— ACTIONS TO TAKE —
1/ In the article on exercise and menopausal symptoms, which university conducted the study?
2/ Rewrite the passage of the exercise and menopause article starting at "The result also" and ending at "fewer menopausal symptoms.", switching "intensive activities" to "vigorous activities".

— EXCERPT TO READ —
Start of Block
QUEENSLAND, Australia- A study conducted by the University of Queensland has found that exercise benefits may include helping decrease the effects of menopausal symptoms in women who went through cancer treatment.
Suppose you are among the women who survived cancer, or you are probably going through cancer treatment; this report may help you. Exercising may help you avoid the early onset of severe menopausal symptoms that are treatment side effects.
According to Dr. Tom Bailey, a research fellow at the UQ’s School of Nursing, Midwifery, and Social Work, there is a clear connection between exercising and reducing menopausal symptoms.
“Women who remained physically active and met guidelines for more intense physical activity reported fewer symptoms associated with the menopause,” Dr. Bailey stated.
He added, “The main benefits were reduced depressive symptoms and reduced somatic symptoms, such as nausea, dizziness, tiredness, muscle and joint pain, as well as some improvement in sleep patterns and sexual function.”
The result also showed that women who stayed physically active and could meet the requirements for more intensive activities had fewer menopausal symptoms.
End of Block
— DATASET ENTRIES —
Start of Block
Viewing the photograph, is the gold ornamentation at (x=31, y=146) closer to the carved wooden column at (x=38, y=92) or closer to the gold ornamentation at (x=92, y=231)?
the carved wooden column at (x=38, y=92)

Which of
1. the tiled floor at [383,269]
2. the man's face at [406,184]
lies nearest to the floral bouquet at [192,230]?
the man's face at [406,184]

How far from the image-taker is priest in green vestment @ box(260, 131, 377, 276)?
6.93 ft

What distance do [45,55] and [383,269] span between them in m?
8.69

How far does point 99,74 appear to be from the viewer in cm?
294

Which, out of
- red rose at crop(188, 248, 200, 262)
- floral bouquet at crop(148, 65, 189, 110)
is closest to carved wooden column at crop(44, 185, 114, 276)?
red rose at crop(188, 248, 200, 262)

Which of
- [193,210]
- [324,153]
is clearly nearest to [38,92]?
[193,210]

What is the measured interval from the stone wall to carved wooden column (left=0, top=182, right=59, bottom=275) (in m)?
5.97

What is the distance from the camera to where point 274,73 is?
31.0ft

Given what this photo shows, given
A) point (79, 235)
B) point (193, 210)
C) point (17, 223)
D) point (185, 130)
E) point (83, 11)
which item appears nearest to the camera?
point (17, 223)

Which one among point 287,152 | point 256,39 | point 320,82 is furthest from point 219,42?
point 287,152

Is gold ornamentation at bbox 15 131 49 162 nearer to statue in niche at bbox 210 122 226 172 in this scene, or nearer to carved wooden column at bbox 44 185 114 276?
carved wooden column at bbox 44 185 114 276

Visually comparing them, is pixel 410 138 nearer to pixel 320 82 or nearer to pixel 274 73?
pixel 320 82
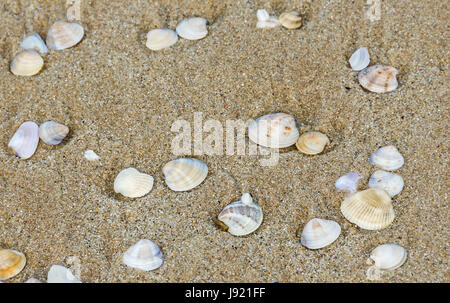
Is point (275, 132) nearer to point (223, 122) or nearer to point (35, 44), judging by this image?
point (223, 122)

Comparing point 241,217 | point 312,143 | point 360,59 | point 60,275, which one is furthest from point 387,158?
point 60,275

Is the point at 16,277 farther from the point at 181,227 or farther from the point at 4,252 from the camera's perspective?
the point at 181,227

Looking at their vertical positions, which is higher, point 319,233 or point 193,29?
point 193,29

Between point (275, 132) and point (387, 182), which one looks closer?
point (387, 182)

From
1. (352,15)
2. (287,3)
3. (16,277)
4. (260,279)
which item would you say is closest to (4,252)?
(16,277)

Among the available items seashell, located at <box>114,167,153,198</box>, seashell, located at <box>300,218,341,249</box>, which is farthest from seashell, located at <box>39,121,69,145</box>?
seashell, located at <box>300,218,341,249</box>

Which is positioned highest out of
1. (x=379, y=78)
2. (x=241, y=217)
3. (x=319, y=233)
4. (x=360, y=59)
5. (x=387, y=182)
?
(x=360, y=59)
End of Block
Start of Block
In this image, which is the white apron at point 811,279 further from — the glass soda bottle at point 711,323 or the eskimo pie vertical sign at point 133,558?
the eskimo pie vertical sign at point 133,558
End of Block
Start of Block
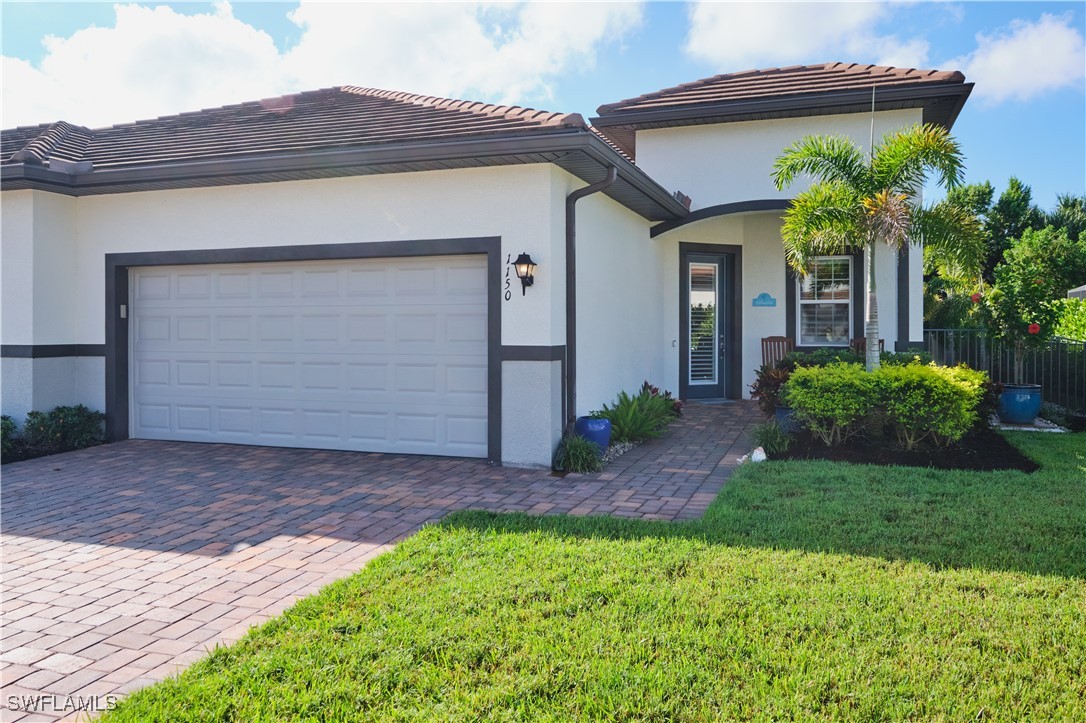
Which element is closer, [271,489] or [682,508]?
End of Block
— ANSWERS FOR THIS EXERCISE —
1/ The University of Queensland

2/
The result also showed that women who stayed physically active and could meet the requirements for more vigorous activities had fewer menopausal symptoms.